**TEXTE**
——

Macron & Cie, le macronisme décortiqué

 

Comprendre, tel est le but de ce livre de Mathieu Magnaudeix, enquête la plus riche et la plus complète à ce jour sur l’objet politique non identifié qui siège au palais de l’Élysée depuis le 14 mai 2017. Tandis que cet OPNI voudrait se résumer à un EM – initiales d’Emmanuel Macron qui furent aussi celles du mouvement, En Marche, créé pour accompagner sa marche consulaire vers le pouvoir suprême –, ce livre va au-delà des apparences, discours d’opportunité et postures de communication, pour cerner au plus près la réalité et, donc, la vérité du macronisme. Qu’il apprécie ou critique ce quinquennat commencé au pas de charge, tout lecteur, toute lectrice y trouvera de quoi compléter ou conforter, approfondir, nuancer ou contredire son opinion, ses convictions ou ses certitudes : des informations, des faits, mis en perspective, vérifiés, documentés, sourcés, recoupés.(…)

Au travail d’enquête, marque de fabrique mediapartienne qui, ici, nous fait découvrir de l’intérieur une machinerie politique entrepreneuriale raflant méthodiquement des parts de marché électoral, ce livre a le grand mérite d’ajouter deux disciplines qui permettent de prendre du recul, en échappant à l’immédiateté oublieuse de l’actualité superficielle : la sociologie et l’histoire. Inventoriant les entourages, conseillers et réseaux du futur président, recensant les donateurs, amis et relations actifs dans sa campagne, analysant de façon systématique les milieux, métiers et professions d’où sont issus les candidats marcheurs des législatives qui ont suivi son élection, Mathieu Magnaudeix met à nu l’assise sociale du macronisme, fort éloignée d’un ancrage populaire. C’est l’alliance sans fard de la noblesse d’État et du monde économique, au nom d’un « modernisme » autoproclamé renvoyant à un archaïsme supposé de l’État social et, selon le néologisme forgé par notre confrère, d’un « capitalicisme » décomplexé, conquérant et dynamique. Elle évoque irrésistiblement, mais sans le souffle de la grande histoire, ces coalitions d’intérêts qu’a toujours su fédérer le bonapartisme français, des deux Napoléon, l’oncle, puis le neveu, à Charles de Gaulle.

——

**EXERCICE A**
Relevez, dans le texte sur le macronisme, les verbes à l'infinitif qui disent ce que le lecteur pourra faire de son opinion grâce au livre.
**EXERCICE B**
Écrivez la suite du texte sur le macronisme, à partir de sa dernière phrase.

**INFORMATIONS AFFICHÉES**

——

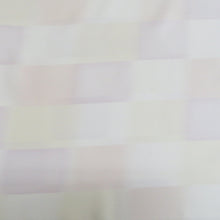 画像をギャラリービューアに読み込む, 反物 長襦袢 白色ｘ薄紫色ｘ薄黄色 正絹 市松模様 お仕立て用 長さ1350cm 未使用品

——

**RÉPONSE ATTENDUE A**
compléter, conforter, approfondir, nuancer, contredire

**RÉPONSE ATTENDUE B**
À ce journalisme sociologique, Macron & Cie ajoute une mise à distance par le recours à l’histoire, plus précisément à l’histoire des idées. Emmanuel Macron se revendiquant un intellectuel, fier de citer ses maîtres, Paul Ricœur notamment, et habile à manier les concepts, avec un éclectisme assumé, Mathieu Magnaudeix s’est attaché à cerner la cohérence de sa pensée. Le résultat, qui recoupe le constat sociologique, met en évidence une philosophie politique plus traditionnelle qu’innovante, sous l’alibi d’un pragmatisme. Prônant et pratiquant un ultralibéralisme de rupture dans les domaines économique et social – c’est-à-dire épousant le credo individualiste de l’effort et de la réussite plutôt que l’impératif collectif de la solidarité et de la protection –, le macronisme s’y révèle conservateur dans sa vision du pouvoir. Enfermant le chef de l’État dans un Olympe divin afin qu’il règne au-dessus du commun des mortels, cette « présidence jupitérienne » explicitement assumée accentue la dérive césariste française vers un État sécuritaire dont la forte incarnation présidentielle entend protéger les intérêts de la classe économiquement dirigeante.

C’est le grand mérite de ce livre que de mettre en lumière le vieux qui gît sous ce neuf proclamé et de dévoiler ainsi l’ancien monde qu’entend sauver cette jeune présidence. Non pas qu’il n’y ait là rien de nouveau sous le soleil politique tant l’élection d’Emmanuel Macron est à la fois le résultat et l’accélérateur d’une décomposition du système politique qui lui préexistait, et qu’il a su pressentir et exploiter, tout comme, à son opposé partisan, Jean-Luc Mélenchon. C’est comme si la politique en ses formes organisées au XXe siècle avait vécu, déboulonnée par ces mouvements inédits, lancés hors et contre les partis, unis dans le culte du chef, boostés par la révolution numérique, revendiquant des frontières idéologiques mouvantes et brouillant les identités sociales dans une société civile indistincte. Mais à la surprise de sa conquête s’est ajoutée depuis celle de l’exercice du pouvoir, dont rend compte la troisième et dernière partie de ce livre.

Si les contre-réformes sociales étaient annoncées – le code du travail d’abord, puis les retraites et l’assurance chômage –, il n’était pas écrit que la pratique politique du président Macron fût si résolument à rebours des engagements pris par le candidat Macron – cette « révolution démocratique profonde » qu’il promettait en campagne et dont on retrouve l’écho dans son discours d’investiture, prononcé le 14 mai 2017 à l’Élysée : « Je veillerai à ce que notre pays connaisse un regain de vitalité démocratique. Les citoyens auront voix au chapitre. Ils seront écoutés. » Politiquement, les débuts de la présidence Macron contredisent les principes philosophiques dont prétendait s’inspirer le président élu : elle n’est pas libérale, c’est-à-dire qu’elle n’a pas su se revendiquer d’une vitalité démocratique qui va bien au-delà de la seule pratique institutionnelle.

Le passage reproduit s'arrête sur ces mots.